Golding and Simpson Miller failed to lead their editorial 26.10.09 reads:
We wish to make two observations. First, when politicians are short of cogent and workable solutions, their default position, usually, is a reach for populist distractions - drawing the red herring, as it were.
The second is that the real test of a democracy is not only its ability to cater to the will of the majority, but how well it acknowledges and protects the rights of the minority, including people with whose ideas and concepts we may not agree. Indeed, it is this latter notion that makes a democracy, even as it remains the best form of government yet devised, the most difficult to manage.

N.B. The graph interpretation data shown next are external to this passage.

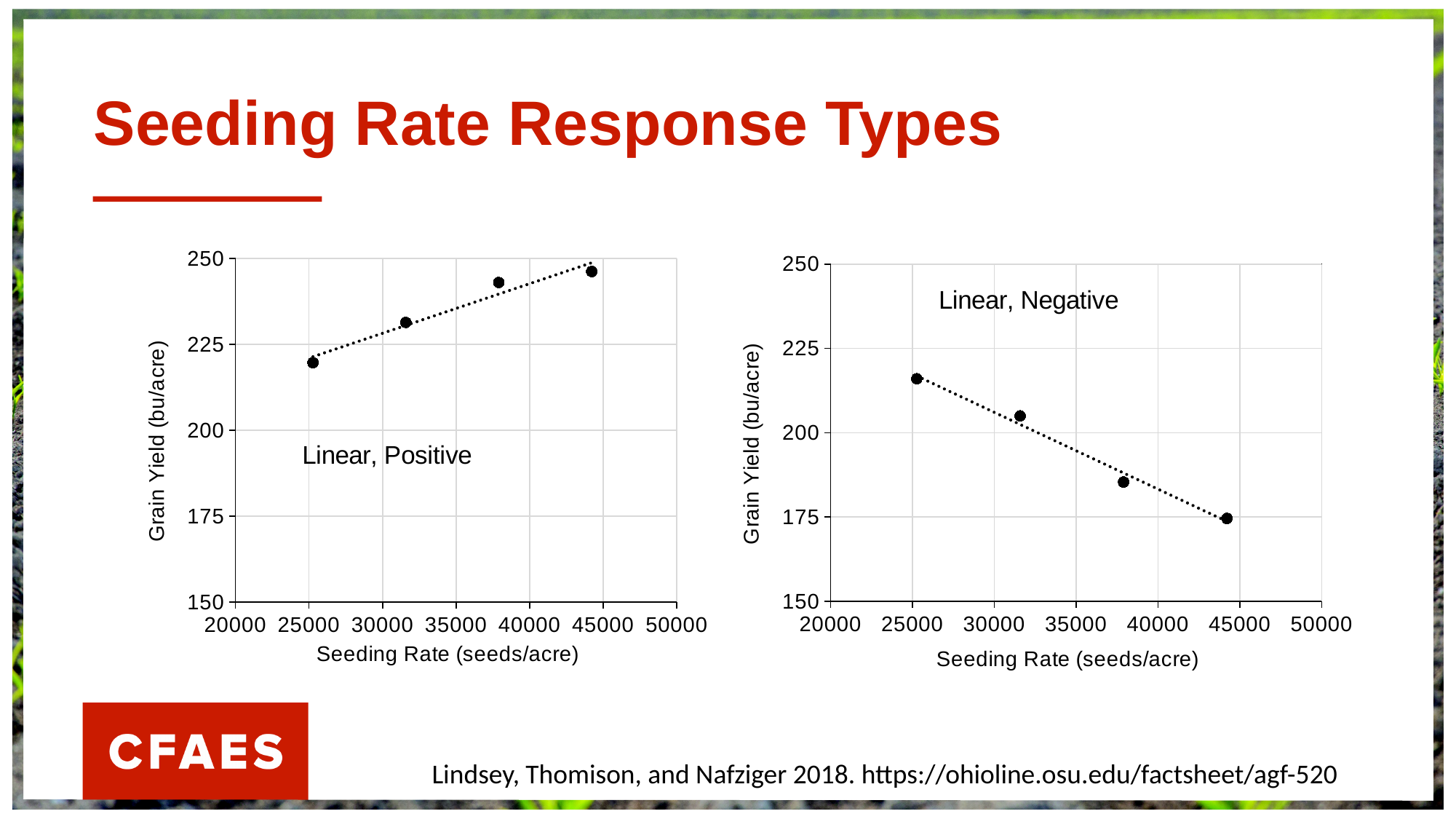
On the right chart ("Linear, Negative"), is the grain yield at the lowest seeding rate greater or less than 225 bu/acre? less On the right chart ("Linear, Negative"), which point has the highest grain yield? The point at the lowest seeding rate How many data points are plotted on the left chart ("Linear, Positive")? 4 On the left chart ("Linear, Positive"), is the grain yield at the lowest seeding rate greater or less than 200 bu/acre? greater What is the x-axis title on both charts? Seeding Rate (seeds/acre) On the left chart ("Linear, Positive"), does grain yield rise or fall as seeding rate increases? Rises On the right chart ("Linear, Negative"), does grain yield rise or fall as seeding rate increases? Falls On the right chart ("Linear, Negative"), is the grain yield at the highest seeding rate greater or less than 200 bu/acre? less On the left chart ("Linear, Positive"), which has the higher grain yield: the point at the lowest seeding rate or the point at the highest seeding rate? The point at the highest seeding rate What kind of chart is the left chart, labelled "Linear, Positive"? Scatter chart What is the y-axis title on both charts? Grain Yield (bu/acre) How many data points are plotted on the right chart ("Linear, Negative")? 4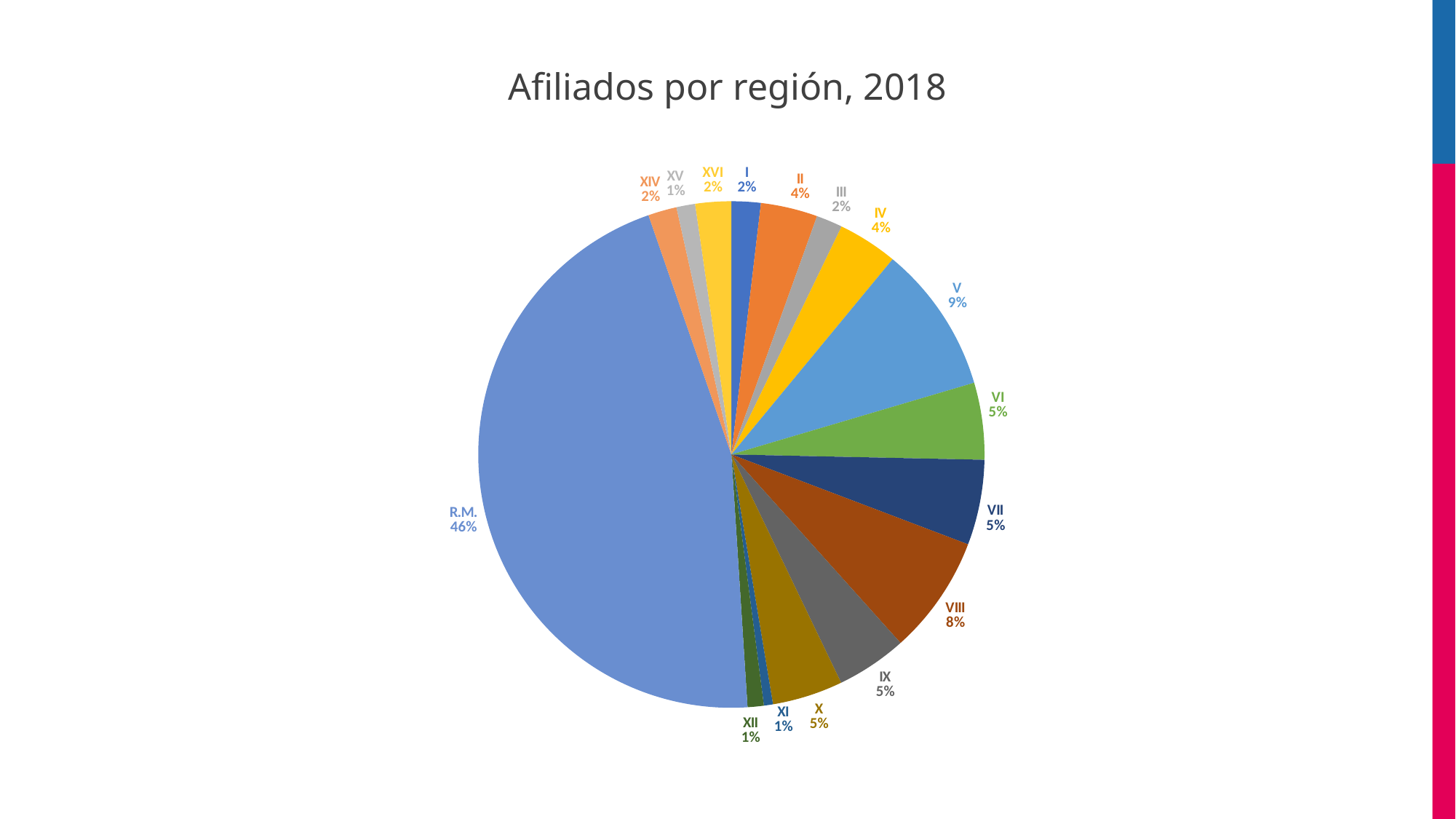
Which is larger, the slice for region V or the slice for region VI? V What is the combined share of regions XI and XII? 2% What is the value shown for region V? 9% What is the value shown for region VIII? 8% What is the title of the chart? Afiliados por región, 2018 How many slices does the pie chart have? 16 What kind of chart is shown on the slide? Pie chart What is the value shown for region XIV? 2% What share of the pie does R.M. represent? 46% What is the difference between the share for R.M. and the share for region V? 37% What is the difference between the share for region VIII and the share for region II? 4% Which region has the largest slice of the pie? R.M.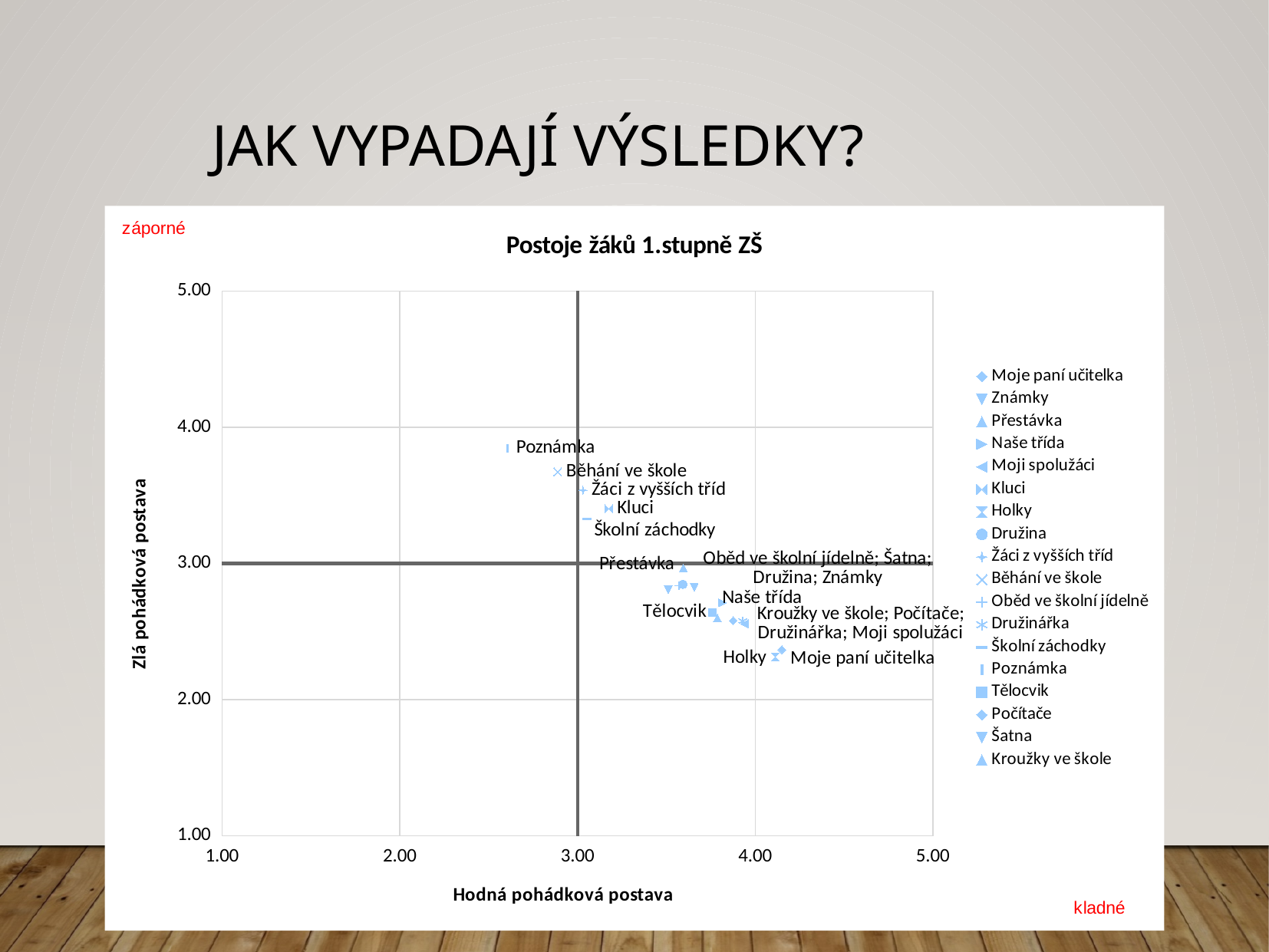
What kind of chart is shown on the slide? scatter chart Is the horizontal-axis value for Poznámka greater or less than 3.00? less Is the horizontal-axis value for Přestávka greater or less than 3.00? greater What is the label of the horizontal axis of the chart? Hodná pohádková postava Which series has the lowest value on the horizontal axis (Hodná pohádková postava)? Poznámka Which has the larger horizontal-axis value, Kluci or Poznámka? Kluci What is the title of the chart? Postoje žáků 1.stupně ZŠ Is the vertical-axis value for Moje paní učitelka greater or less than 3.00? less Which series has the highest value on the vertical axis (Zlá pohádková postava)? Poznámka How many series does the chart's legend list? 18 Which has the higher vertical-axis value, Poznámka or Tělocvik? Poznámka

We have been drawn to think on these issues in part because of some of the tone of the parliamentary debate on Jamaica's proposed Charter of Rights, especially remarks by Prime Minister Bruce Golding and Opposition Leader Portia Simpson Miller. They reached for the lowest common denominator and played to the gallery, which, of course, was not necessarily the people sitting in Gordon House. Rather, it was an appeal to their ever-narrowing political base.
Enumerative fashion
The Charter of Rights is a good thing, which has the broad support of this newspaper. It seeks to set out, in enumerative fashion and relatively simple language, the fundamental rights and freedoms of the Jamaican people. Importantly, it seeks to place greater limits on the capacity of the state to derogate those rights.
Significantly, however, there is no protection in this charter for the individual who faces discrimination because of his or her sexual orientation. A parliamentary committee that drafted the final recommendations contorted its way out of offering any such protection. That was, and remains, good political cover for Mr Golding and Mrs Simpson Miller and, we dare say, a goodly many members of parliament.
The fact is, Jamaica is deeply homophobic, or pretends to be. Homophobia attends the country's sense of machismo; it frees us to go gay-bashing, and not just figuratively. Indeed, the week before the MPs began to sing their platitudes to the Charter of Rights, a young man was attacked by a mob for his perceived effeminate gait. Happily, he was rescued by the police, for which he might count himself lucky.
Lack of imagination
This brings us back to where we started. The debate is taking place in the middle of a deep economic crisis, to which the Government has, up to now, displayed a patent lack of imagination or acuity. It has talked!
We are not surprised, in the circumstances, that Mr Golding found it useful to weave into his remarks a declaration that "I will not accept that homosexuality must be accepted as a legitimate form of behaviour or the equivalent of (heterosexual) marriage".
The Jamaican Parliament, Mr Golding added, would not make same-sex unions legal - "not as long as I sit here". And he inveighed against gay-rights lobbyists who wanted to undermine the country's "values or culture".
Mrs Simpson Miller was not as extreme in hiding behind the supposed inability of leaders to be "too far in front of those who are being led" and for the positions of the majority to be taken "scrupulously into consideration".
What, in reality, was on display was weak leadership and, we fear, an unintended endorsement of abuse of and discrimination against people because of their sexual orientation.